PURPOSE: The treatment of choice for duodenal neuroendocrine tumors (NETs) ranges from endoscopic resection and local excision to pancreaticoduodenectomy. The aim of this study was to investigate the optimal treatment for this tumor. METHODS: We retrospectively analyzed the clinicopathological data of 14 patients with NETs in the second portion of the duodenum who underwent surgery in our hospital from 2000 to 2015. The duodenal NETs were classified as either ampullary or non-ampullary. Additionally, a systematic review and pooled analysis was conducted. RESULTS: Among eight patients with ampullary NETs and six patients with non-ampullary NETs, seven and three patients underwent pancreaticoduodenectomy and one and three patients underwent local resection, respectively. The maximum tumor diameter were 11-30 mm in ampullary and 10-100 mm in non-ampullary NETs, respectively.
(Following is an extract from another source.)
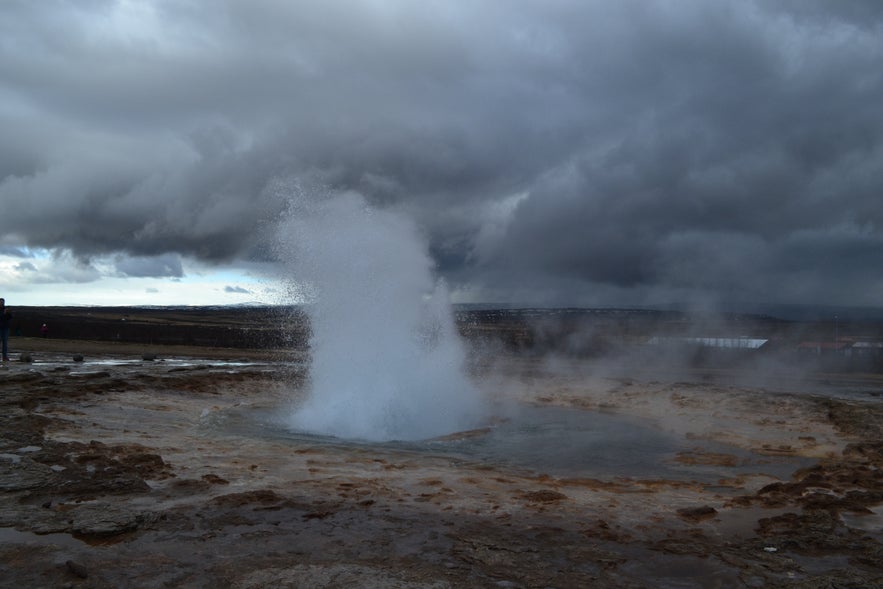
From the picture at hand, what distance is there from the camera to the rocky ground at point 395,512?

In patients with ampullary NETs, lymph node metastases were suspected in only three cases preoperatively, but five patients actually had regional nodal metastases. Among patients with non-ampullary NETs, lymph node metastases were suspected in none preoperatively, but three of the four patients who underwent lymph node dissection had regional nodal metastases. According to a pooled analysis of 1245 patients in 88 studies, even small tumors confined to the submucosal layer and G1 tumors-ampullary and non-ampullary-have been associated with lymph node metastases. In patients with non-ampullary NETs and lymph node metastasis, 10-year recurrence-free survival rate was 51% for patients who underwent pancreaticoduodenectomy (n = 19) and 53% for patients who underwent partial duodenal resection (n = 9), respectively (p = 0.960). CONCLUSION: Lymph node metastases were common in association with both ampullary and non-ampullary NETs, and it was difficult to radiologically diagnose metastases. Additionally, there were no clinicopathological factors that could reliably predict the absence of lymph node metastases preoperatively. Therefore, to maximize the ability to achieve a curative resection, pancreaticoduodenectomy is considered appropriate in well-conditioned patients with NETs in the second portion of the duodenum. However, to further clarify the impact of lymph node dissection on survival after duodenal NET resection, a multi-institutional study with a large number of patients, thorough examination of lymph node metastasis, and a long observation period is warranted.